Academic

RAGEN-2: Reasoning Collapse in Agentic RL

arXiv:2604.06268v1 Announce Type: new Abstract: RL training of multi-turn LLM agents is inherently unstable, and reasoning quality directly determines task performance. Entropy is widely used to track reasoning stability. However, entropy only measures diversity within the same input, and cannot tell whether reasoning actually responds to different inputs. In RAGEN-2, we find that even with stable entropy, models can rely on fixed templates that look diverse but are input-agnostic. We call this template collapse, a failure mode invisible to entropy and all existing metrics. To diagnose this failure, we decompose reasoning quality into within-input diversity (Entropy) and cross-input distinguishability (Mutual Information, MI), and introduce a family of mutual information proxies for online diagnosis. Across diverse tasks, mutual information correlates with final performance much more strongly than entropy, making it a more reliable proxy for reasoning quality. We further explain templ

arXiv:2604.06268v1 Announce Type: new Abstract: RL training of multi-turn LLM agents is inherently unstable, and reasoning quality directly determines task performance. Entropy is widely used to track reasoning stability. However, entropy only measures diversity within the same input, and cannot tell whether reasoning actually responds to different inputs. In RAGEN-2, we find that even with stable entropy, models can rely on fixed templates that look diverse but are input-agnostic. We call this template collapse, a failure mode invisible to entropy and all existing metrics. To diagnose this failure, we decompose reasoning quality into within-input diversity (Entropy) and cross-input distinguishability (Mutual Information, MI), and introduce a family of mutual information proxies for online diagnosis. Across diverse tasks, mutual information correlates with final performance much more strongly than entropy, making it a more reliable proxy for reasoning quality. We further explain template collapse with a signal-to-noise ratio (SNR) mechanism. Low reward variance weakens task gradients, letting regularization terms dominate and erase cross-input reasoning differences. To address this, we propose SNR-Aware Filtering to select high-signal prompts per iteration using reward variance as a lightweight proxy. Across planning, math reasoning, web navigation, and code execution, the method consistently improves both input dependence and task performance.

Executive Summary

RAGEN-2 introduces a critical diagnostic for reasoning collapse in multi-turn LLM agents trained with Reinforcement Learning (RL). The authors identify 'template collapse,' a failure mode where models produce seemingly diverse but input-agnostic responses, undetected by conventional entropy metrics. They propose decomposing reasoning quality into within-input diversity (Entropy) and cross-input distinguishability (Mutual Information, MI), demonstrating MI's superior correlation with task performance. The paper attributes template collapse to a low signal-to-noise ratio (SNR) mechanism, where weak task gradients allow regularization to erase input-specific reasoning.

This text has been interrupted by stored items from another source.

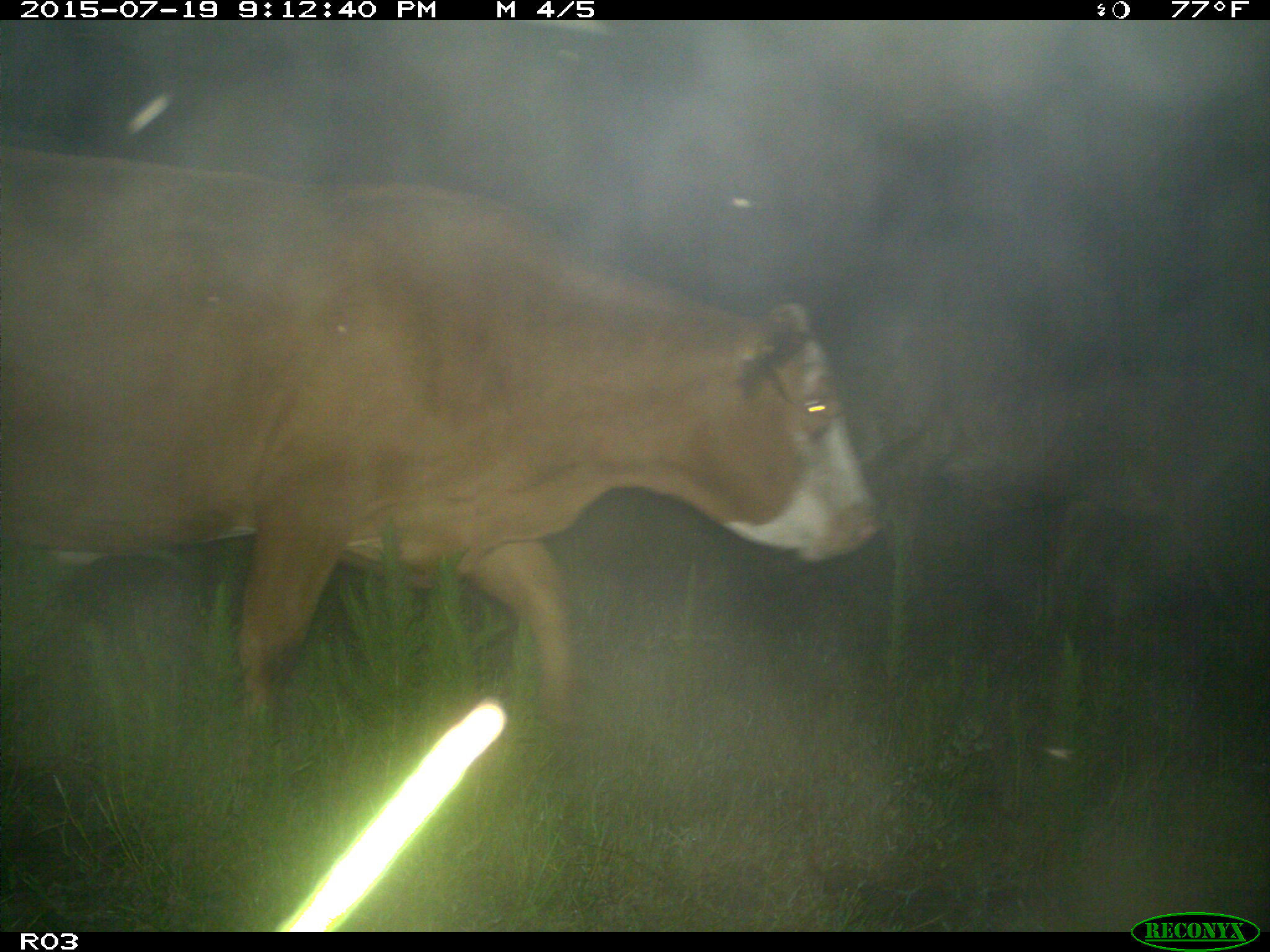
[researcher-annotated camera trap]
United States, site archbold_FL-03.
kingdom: Animalia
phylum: Chordata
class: Mammalia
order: Artiodactyla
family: Bovidae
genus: Bos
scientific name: Bos taurus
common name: domestic cow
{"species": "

To mitigate this, SNR-Aware Filtering, using reward variance as a proxy, is introduced to select high-signal prompts, consistently improving input dependence and task performance across various domains.

Key Points

  • Traditional entropy metrics are insufficient to detect 'template collapse' in LLM agents, where responses appear diverse but lack input-specificity.
  • RAGEN-2 decomposes reasoning quality into within-input diversity (Entropy) and cross-input distinguishability (Mutual Information, MI).
  • Mutual Information (MI) significantly outperforms entropy as a proxy for reasoning quality, correlating more strongly with final task performance.
  • Template collapse is explained by a low signal-to-noise ratio (SNR) mechanism, where weak task gradients are overwhelmed by regularization, leading to input-agnostic reasoning.
  • SNR-Aware Filtering, using reward variance to select high-signal prompts, effectively addresses template collapse and improves both input dependence and task performance.

Merits

Novel Diagnostic Metric

The introduction of Mutual Information (MI) as a diagnostic for 'cross-input distinguishability' addresses a critical blind spot in existing evaluation methodologies for LLM agents.

Robust Empirical Validation

The consistent performance improvements and strong correlations across diverse tasks (planning, math, web navigation, code execution) lend significant credibility to the proposed methods and insights.

Mechanistic Explanation

The SNR mechanism provides a compelling theoretical framework for understanding template collapse, moving beyond mere observation to offer a causal explanation.

Practical Intervention

SNR-Aware Filtering offers a lightweight and effective method for practitioners to improve the reasoning quality and task performance of their RL-trained LLM agents.

Demerits

Computational Cost of MI

While proxies are introduced, calculating true Mutual Information can be computationally intensive, potentially limiting its scalability for very large models or datasets without efficient approximations.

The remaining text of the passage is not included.